# Mass of a Cannonball

An educational, fair use website

Bibliographic Entry Result
(w/surrounding text)
Standardized
Result
Serway, Raymond A. College Physics. Seventh ed. Pacific Grove, CA: Thomson-Brooks/Cole, 2006. "The cannon fires a 200-kg projectile at a velocity of 125 m/s directed 45.0° above the horizontal." 200kg
Rittgers, Sarah J. "Guns and Ammunition - Artillery." The New Book of Knowledge. Danbury, Connecticut: Grolier, 2003. 424. "One famous cannon, called Dulle Griete (Dutch for 'Mad Margaret'), had bore of 33 inches (84 centimeters) and fired a 600-pound (270-kilogram) stone ball." 270kg
British Cannonball Sizes. Arc Miscellany. 25 May 2009. "Borgard is credited with standardising on the cannonball weights of 4lb, 6lb, 9lb, 12lb, 18lb, 24lb, 32lb, and 42lb (where 'lb' denotes pounds 1lb = 0.45kg). [See table below.]" 1.8kg-19.1kg
Richard Symonds, Charles Edward Long, British Museum. Diary of the Marches of the Royal Army during the Great Civil War. Printed for the Camden Society, 1859. 57. "This day wee mainteyned in all parts what wee had gott in the night, many of the enemies great shott of 9lb. being shot at our men." 4.1kg
Weapons of the American Civil War. The American Civil War Home Page. 16 February 2002. "Almost all Civil War cannon were muzzle loading; breech-loading models, such as the British 12-pounder rifled Armstrong and Whitworth cannon, were generally unreliable and awkward." 5.4kg

A cannon ball is a missile, usually round and made of iron or steel, designed to be fired from a cannon. The cannon is said to be invented by a German monk, Berthold Schwarz, in the early 14th century. The earliest cannon was first fired using stones or metal balls. But soon it was made of iron.

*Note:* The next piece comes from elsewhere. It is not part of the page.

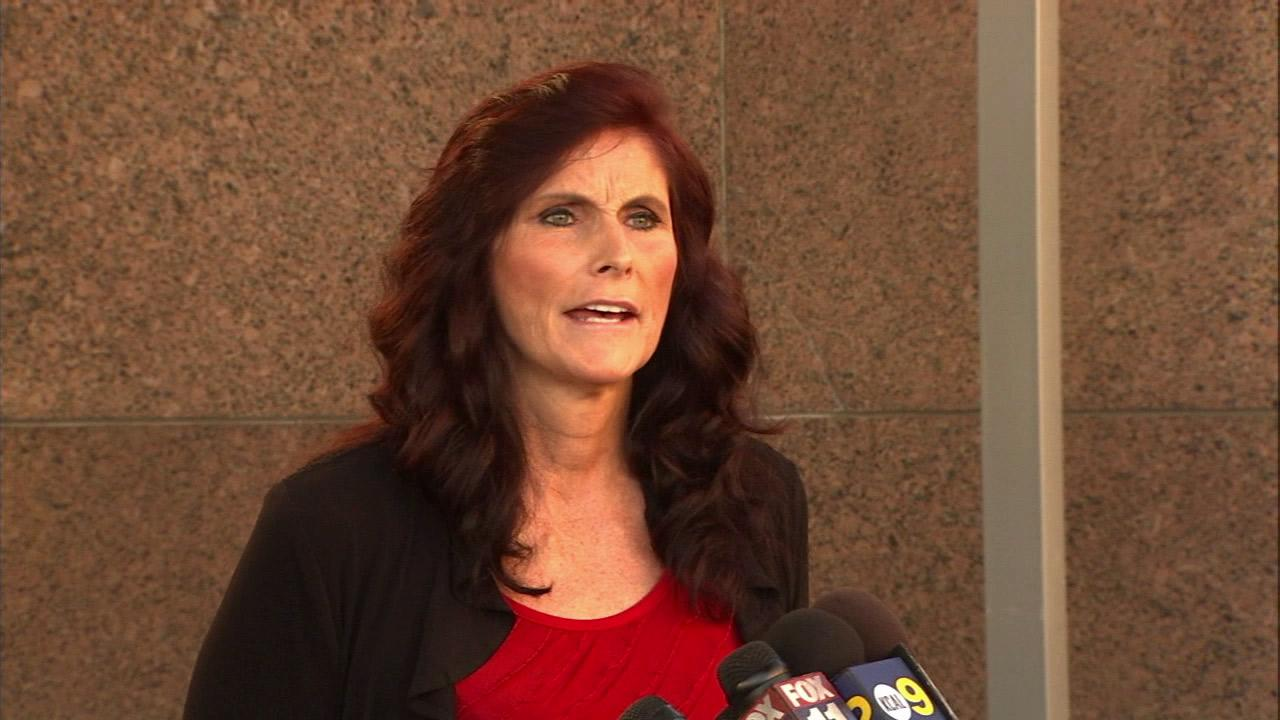 Cindy Lee Garcia speaks to reporters outside a Los Angeles courthouse on Thursday, Sept. 20, 2012.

The mass of a cannon ball depends on the material it was made of and the size of the ball. Because a cannon ball is a sphere, the size of it is its volume

V = 4/3πr3

Then using density of iron, 0.2841 lb/in3, we can find the mass. Mass is equal to density multiplied by volume

m = DV

Then substituting the equation

m = D * 4/3πr3

In the 18th century, Albert Borgard, in charge of the Royal Ordnance made the British standardized the weight of cannon balls to be the following:

Mass of Iron Sphere
(lb)
Diameter
(in)
4 2.99
6 3.43
9 3.93
12 4.32
18 4.95
24 5.44
32 5.99
42 6.56

These were considered standardized because the diameter of each would be close to next half inch, i.e. 4 lb was 3 inches in diameter, 6 lb was 3.5 inches in diameter, 9 lb was 4 inches in diameter and so on.

The mass of the cannonball can range from 1kilogram to 300 kilograms depending on the era it was in and what it was used for. Beginning from the early 14th century, it was the heaviest (to destroy fortifications), and the through the years, the ball for smaller and lighter (to have better aim and shoot further distance). During the civil war, the average cannonball size was 12lb or 5.4kg.